— Passage to read —
————————

How Journaling Helped Me Make Better Decisions

musings Feb 08, 2018

The first time I used journaling as a tool for personal growth was after reading Julia Cameron's "The Artist's Way". She explains a technique called morning pages.  The process is simple. After getting up in the morning, before doing anything else, write three pages of whatever you're thinking about. Even if it's totally boring. Write what's on your mind and in your brain. Write one letter sentences, if that's all you can come up with. Put your thoughts down on paper. Don't worry about being repetitive. Let the stream of consciousness flow. 

I practiced her morning pages for quite a while when I was living in Vienna, Austria, during my time as a musical theater actress. At the time I struggled with the fear of not knowing when I'll have my next job, how I'll pay the rent, which song I'll sing for my next audition, which auditions I should go to. It was a scary time.

The morning pages didn't help much.  I still wrote them. I'm a diligent student. I do as I'm told. (It took me years to learn to question tasks I was given.) To Julia's defense, I'm now realizing that I didn't do the morning page exercise correctly back then.

I've kept a journal for pretty much my whole life, sometimes writing an entry every six months, sometimes daily. I'm definitely not consistent. I see it as a tool, not a chore. If I get something out of journaling I will. If I feel it's another thing on my already overflowing to-do list, then I let it be.

————————

Continue the journaling essay from where it stops.

— Saved data entries —

————————

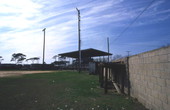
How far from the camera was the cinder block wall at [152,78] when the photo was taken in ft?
14.1

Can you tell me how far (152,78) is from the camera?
5.29 metres

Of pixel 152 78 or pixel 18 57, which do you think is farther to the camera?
pixel 18 57

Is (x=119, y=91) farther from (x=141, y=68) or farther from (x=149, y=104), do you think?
(x=149, y=104)

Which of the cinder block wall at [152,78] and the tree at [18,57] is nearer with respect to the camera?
the cinder block wall at [152,78]

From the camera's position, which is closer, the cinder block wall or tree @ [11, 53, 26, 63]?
the cinder block wall

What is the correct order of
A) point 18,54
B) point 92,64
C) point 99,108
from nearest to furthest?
point 99,108 → point 92,64 → point 18,54

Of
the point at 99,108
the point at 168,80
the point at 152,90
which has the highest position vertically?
the point at 168,80

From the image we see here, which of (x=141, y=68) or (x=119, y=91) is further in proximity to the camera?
(x=119, y=91)

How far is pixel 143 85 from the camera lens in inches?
245

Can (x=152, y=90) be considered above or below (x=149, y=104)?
above

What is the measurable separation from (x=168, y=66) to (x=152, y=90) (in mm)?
1361

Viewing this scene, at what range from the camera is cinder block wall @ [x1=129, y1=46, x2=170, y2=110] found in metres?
4.31

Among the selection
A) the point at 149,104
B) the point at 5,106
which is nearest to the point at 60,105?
the point at 5,106

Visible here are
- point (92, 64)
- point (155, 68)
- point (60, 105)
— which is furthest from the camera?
point (92, 64)
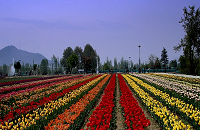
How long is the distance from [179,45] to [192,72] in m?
5.13

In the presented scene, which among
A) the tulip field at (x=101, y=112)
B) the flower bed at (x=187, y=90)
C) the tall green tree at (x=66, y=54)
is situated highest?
the tall green tree at (x=66, y=54)

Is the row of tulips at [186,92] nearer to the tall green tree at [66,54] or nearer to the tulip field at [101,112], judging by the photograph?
the tulip field at [101,112]

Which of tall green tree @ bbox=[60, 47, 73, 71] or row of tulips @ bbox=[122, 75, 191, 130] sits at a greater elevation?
tall green tree @ bbox=[60, 47, 73, 71]

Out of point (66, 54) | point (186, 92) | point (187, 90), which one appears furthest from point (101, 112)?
point (66, 54)

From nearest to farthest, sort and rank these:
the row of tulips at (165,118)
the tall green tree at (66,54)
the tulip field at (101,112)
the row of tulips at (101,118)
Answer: the row of tulips at (165,118), the row of tulips at (101,118), the tulip field at (101,112), the tall green tree at (66,54)

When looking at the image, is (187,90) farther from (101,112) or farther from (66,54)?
(66,54)

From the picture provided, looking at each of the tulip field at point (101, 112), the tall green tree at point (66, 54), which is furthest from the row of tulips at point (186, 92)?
the tall green tree at point (66, 54)

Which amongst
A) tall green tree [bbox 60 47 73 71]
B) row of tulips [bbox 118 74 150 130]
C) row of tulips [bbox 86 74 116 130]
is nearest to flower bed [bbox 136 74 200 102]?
row of tulips [bbox 118 74 150 130]

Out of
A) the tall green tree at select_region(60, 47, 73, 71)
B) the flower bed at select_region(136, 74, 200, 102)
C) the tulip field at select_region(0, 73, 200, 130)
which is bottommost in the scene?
the tulip field at select_region(0, 73, 200, 130)

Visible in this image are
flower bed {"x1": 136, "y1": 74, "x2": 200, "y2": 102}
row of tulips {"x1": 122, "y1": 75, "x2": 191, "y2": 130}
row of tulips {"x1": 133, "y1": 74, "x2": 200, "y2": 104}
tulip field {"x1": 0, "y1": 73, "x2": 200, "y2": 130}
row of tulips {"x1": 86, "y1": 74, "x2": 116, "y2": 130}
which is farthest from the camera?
flower bed {"x1": 136, "y1": 74, "x2": 200, "y2": 102}

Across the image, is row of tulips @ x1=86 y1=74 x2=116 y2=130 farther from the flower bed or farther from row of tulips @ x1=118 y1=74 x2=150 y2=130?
the flower bed

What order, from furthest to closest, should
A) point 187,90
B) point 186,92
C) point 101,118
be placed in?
point 187,90 < point 186,92 < point 101,118

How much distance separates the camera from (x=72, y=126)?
5.92 metres

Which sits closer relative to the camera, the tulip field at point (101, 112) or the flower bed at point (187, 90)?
the tulip field at point (101, 112)
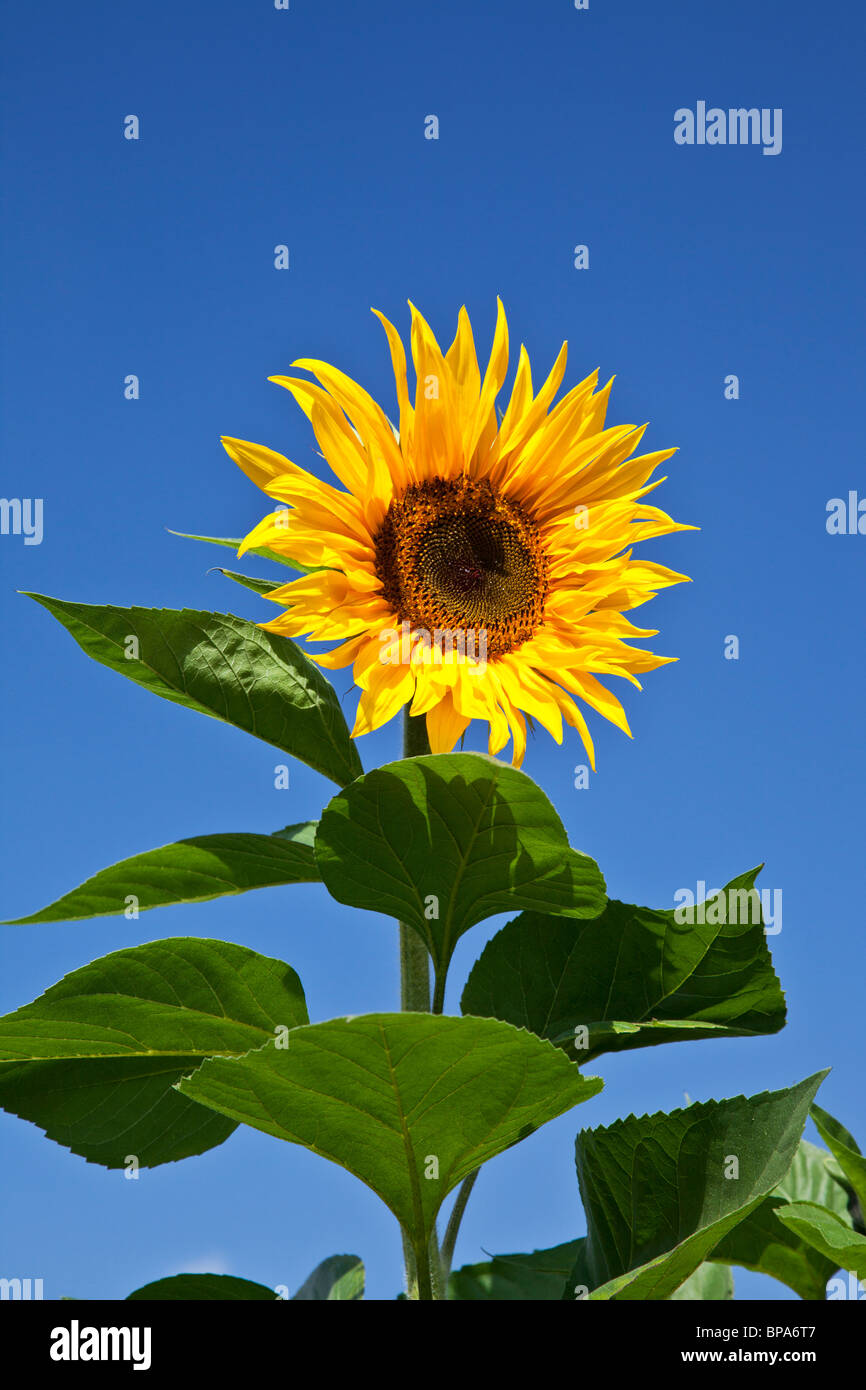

————————

— Answer for this exercise —
Recently, I've started to reach for my journal when I need help with a decision. Mostly on weekends, I need help deciding how to best use my free time. I've suffered from adrenal fatigue this past year and I need to use my energy carefully. Even though today was this beautiful sunny day with a few inches of fresh snow, I had a hard time convincing myself to go outside. Two months ago, nothing could have kept me inside. I would have hiked, skied, or gone for a snowshoe hike. But I overdid it last fall, and my energy had gotten worse again after I had worked hard to recover. 

I was torn about going outside and enjoying nature, which is something that usually recharges me, and staying inside, resting my body, and mostly being pain-free. On top of the adrenal fatigue, I was diagnosed with a herniated disc in my neck this past week and am considering surgery. Interestingly, the only place that I've managed to be pain-free was on my sofa. It's where I'm writing at this very moment. (Life's way of showing me that's what I should be doing?)

I reached for my journal and just started to write down what I was thinking about. I listed all the options I was considering, the pros and cons of staying inside versus going outside. As I was writing I came to realize that I felt guilty about wasting a beautiful day inside. I noticed I felt sad about the pain in my neck and arm that prevents me from enjoying an outing. Driving has been triggering the pain regularly, so the thought of getting up from my sofa (where my neck doesn't hurt) and sitting in my car to drive to a hiking trail and then having to deal with the pain for the rest of the afternoon, gave me a clear understanding of where my resistance was coming from.

I don't see myself as a person who's spending her weekends on a couch. But I have to recognize that this is not a normal situation, and I have to wait for my neck to get better before resuming my usual activities. Do I wish it were different? Yeah. But I'm making the best of it. Even though what I really want is spend time in nature, I know that right now that would make me feel worse, even though it usually makes me feel great. It's about being flexible.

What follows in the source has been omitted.